Q: In another part of the world, recently Taiwan and China have opened up talks and the Taiwanese government visited China. What does this signal about China's changing place in the world and where does the United States fit in as Taiwan's protector?
Christopher: That situation is sort of fragile and changing, almost daily. A few months ago we were all very concerned when China issued quite a bellicose statement about Taiwan and people criticized China for doing so. Most recently they invited the head of the opposition party in Taiwan, who got almost half of the votes in the last election, to come to China and talk about getting along. Now they have apparently set some conditions, maybe they are too harsh conditions, but conditions for the government of Taiwan to come and talk with China. My own feeling in the longer term is that if the situation can stay stable for a few more years that the commercial realities will bring them together. Commercial aircraft are now flying from Taiwan to China. The investments by Taiwanese in China are just enormous, the largest investments made in all of China. So there are things pulling those two countries together. United States policy ought to be, as it has been in the past, to try to make sure that those two countries avoid an armed clash, to try to sit on both sides of the fence if we can to avoid a clash.
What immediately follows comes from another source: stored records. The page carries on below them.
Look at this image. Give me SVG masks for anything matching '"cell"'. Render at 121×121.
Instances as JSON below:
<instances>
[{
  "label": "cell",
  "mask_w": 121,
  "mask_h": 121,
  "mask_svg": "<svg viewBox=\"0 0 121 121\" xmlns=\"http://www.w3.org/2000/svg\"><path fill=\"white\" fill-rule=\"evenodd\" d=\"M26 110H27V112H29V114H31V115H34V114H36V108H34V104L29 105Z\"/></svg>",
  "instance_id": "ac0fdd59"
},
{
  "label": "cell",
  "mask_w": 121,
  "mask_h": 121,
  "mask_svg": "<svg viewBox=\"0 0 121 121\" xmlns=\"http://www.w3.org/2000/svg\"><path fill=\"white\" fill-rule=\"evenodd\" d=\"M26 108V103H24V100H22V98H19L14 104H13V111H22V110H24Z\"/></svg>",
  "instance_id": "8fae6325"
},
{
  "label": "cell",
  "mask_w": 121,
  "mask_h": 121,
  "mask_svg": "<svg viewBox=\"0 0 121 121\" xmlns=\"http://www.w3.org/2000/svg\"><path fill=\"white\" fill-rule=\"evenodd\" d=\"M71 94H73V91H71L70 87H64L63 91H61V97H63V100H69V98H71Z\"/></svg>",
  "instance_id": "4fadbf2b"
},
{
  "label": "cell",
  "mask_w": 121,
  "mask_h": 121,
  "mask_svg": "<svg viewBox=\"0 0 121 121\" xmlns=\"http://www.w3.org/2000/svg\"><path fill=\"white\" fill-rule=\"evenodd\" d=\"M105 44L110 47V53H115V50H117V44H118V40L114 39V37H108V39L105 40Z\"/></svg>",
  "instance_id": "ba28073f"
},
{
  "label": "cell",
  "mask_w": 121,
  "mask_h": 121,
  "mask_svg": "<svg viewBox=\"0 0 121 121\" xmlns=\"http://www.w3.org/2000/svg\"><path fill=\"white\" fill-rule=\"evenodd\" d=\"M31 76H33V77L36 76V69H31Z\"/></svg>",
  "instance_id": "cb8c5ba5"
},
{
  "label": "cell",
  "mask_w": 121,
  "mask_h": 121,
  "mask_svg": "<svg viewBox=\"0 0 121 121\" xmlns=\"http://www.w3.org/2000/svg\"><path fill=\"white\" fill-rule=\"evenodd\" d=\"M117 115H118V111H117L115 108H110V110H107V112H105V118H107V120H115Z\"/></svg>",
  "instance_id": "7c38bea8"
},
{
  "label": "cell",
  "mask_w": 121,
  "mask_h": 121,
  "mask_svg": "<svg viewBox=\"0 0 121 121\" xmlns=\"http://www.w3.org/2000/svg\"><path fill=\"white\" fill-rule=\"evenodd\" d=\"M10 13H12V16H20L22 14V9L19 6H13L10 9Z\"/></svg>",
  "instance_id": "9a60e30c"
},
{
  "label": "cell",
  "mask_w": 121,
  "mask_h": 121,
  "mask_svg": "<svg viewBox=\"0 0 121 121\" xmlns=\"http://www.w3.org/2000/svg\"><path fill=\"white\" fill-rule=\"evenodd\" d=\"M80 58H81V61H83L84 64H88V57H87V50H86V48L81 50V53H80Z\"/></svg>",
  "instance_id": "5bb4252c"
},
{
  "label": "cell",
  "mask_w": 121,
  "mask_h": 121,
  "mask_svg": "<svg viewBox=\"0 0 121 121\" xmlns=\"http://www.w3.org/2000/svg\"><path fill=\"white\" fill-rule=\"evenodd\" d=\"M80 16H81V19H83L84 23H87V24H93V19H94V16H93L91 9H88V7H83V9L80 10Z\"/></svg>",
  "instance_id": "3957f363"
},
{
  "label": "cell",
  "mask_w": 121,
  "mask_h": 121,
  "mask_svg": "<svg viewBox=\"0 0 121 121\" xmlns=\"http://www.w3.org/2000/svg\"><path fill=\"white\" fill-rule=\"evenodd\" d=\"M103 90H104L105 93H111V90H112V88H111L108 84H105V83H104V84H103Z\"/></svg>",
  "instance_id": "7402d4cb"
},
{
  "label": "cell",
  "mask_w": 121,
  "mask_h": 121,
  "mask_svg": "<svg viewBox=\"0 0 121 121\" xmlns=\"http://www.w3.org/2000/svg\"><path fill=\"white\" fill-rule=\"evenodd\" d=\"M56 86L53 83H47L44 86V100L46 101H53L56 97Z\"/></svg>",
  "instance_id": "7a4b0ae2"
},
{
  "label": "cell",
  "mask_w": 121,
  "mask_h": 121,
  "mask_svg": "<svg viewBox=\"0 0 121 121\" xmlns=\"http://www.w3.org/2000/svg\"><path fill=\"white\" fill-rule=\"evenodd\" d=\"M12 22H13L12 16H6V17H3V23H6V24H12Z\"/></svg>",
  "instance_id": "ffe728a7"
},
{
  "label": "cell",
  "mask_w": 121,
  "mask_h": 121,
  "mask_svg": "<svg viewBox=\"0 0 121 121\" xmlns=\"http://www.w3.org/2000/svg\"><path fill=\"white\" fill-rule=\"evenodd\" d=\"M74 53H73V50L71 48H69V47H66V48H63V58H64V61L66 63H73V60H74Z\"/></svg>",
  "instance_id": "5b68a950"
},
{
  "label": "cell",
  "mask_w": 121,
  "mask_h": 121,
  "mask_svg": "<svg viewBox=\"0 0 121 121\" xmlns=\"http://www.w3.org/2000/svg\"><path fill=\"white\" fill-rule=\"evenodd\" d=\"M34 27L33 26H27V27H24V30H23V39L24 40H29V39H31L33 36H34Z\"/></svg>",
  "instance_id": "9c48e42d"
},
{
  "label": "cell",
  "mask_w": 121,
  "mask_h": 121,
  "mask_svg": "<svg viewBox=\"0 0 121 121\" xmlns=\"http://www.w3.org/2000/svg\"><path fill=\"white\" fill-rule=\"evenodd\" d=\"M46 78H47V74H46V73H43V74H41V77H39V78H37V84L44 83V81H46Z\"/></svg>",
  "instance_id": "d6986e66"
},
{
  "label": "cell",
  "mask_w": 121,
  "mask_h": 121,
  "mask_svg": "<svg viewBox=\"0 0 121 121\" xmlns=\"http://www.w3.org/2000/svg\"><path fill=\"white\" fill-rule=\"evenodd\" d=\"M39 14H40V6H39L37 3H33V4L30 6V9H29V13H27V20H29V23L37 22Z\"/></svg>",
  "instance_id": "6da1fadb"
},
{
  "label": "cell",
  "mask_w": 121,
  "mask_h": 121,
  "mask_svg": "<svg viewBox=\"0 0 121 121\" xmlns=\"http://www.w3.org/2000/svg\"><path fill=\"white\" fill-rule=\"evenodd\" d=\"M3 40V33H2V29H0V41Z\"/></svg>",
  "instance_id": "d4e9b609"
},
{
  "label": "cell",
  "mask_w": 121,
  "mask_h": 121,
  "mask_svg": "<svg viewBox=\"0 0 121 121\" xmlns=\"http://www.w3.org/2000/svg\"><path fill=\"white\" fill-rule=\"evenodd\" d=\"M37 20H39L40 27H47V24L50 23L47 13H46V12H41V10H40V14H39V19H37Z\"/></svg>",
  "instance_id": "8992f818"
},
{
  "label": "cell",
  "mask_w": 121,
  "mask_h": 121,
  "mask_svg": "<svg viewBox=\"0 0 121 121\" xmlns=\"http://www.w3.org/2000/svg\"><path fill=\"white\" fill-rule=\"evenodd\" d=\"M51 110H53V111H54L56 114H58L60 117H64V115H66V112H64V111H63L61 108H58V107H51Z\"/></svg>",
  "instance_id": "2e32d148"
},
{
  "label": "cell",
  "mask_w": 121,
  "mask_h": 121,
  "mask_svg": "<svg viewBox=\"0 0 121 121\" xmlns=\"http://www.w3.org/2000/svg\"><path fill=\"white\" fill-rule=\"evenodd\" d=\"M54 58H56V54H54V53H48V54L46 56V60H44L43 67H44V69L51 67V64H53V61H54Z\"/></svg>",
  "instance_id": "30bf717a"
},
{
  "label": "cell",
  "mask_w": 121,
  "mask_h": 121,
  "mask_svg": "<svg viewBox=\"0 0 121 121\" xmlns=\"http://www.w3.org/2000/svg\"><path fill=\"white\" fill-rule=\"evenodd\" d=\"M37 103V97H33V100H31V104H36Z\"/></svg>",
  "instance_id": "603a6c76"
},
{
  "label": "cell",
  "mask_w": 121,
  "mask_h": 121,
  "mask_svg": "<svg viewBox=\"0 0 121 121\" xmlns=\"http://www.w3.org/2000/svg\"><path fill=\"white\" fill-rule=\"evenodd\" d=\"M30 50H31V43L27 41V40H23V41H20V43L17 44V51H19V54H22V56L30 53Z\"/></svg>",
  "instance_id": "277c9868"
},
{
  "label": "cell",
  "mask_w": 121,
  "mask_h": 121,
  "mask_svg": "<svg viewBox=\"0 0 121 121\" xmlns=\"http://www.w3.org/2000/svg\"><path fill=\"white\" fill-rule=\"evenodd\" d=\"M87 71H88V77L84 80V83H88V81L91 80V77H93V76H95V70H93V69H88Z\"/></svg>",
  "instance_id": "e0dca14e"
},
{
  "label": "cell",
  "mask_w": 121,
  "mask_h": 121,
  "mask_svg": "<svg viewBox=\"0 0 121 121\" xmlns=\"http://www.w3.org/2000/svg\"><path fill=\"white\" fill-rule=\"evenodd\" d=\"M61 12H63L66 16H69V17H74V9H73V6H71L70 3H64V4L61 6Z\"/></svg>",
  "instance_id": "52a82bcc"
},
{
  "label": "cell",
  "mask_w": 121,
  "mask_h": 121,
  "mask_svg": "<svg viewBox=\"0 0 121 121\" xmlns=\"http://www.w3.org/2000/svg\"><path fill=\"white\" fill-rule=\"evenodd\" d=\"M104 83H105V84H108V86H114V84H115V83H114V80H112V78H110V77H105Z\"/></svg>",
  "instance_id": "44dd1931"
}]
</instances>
I think our policy of studied ambiguity, that is, to not say what we would do if there was a clash, is probably a wise policy. It is a very narrow line to walk, and the United States has walked it well up to this point. It encourages both sides to seek a peaceful solution. Events in the last week or so are encouraging in that China is willing to take a more open stance with respect to Taiwan, and Taiwan, with the visit of the opposition party and perhaps even the majority party in Taiwan, seems more willing to explore those possibilities.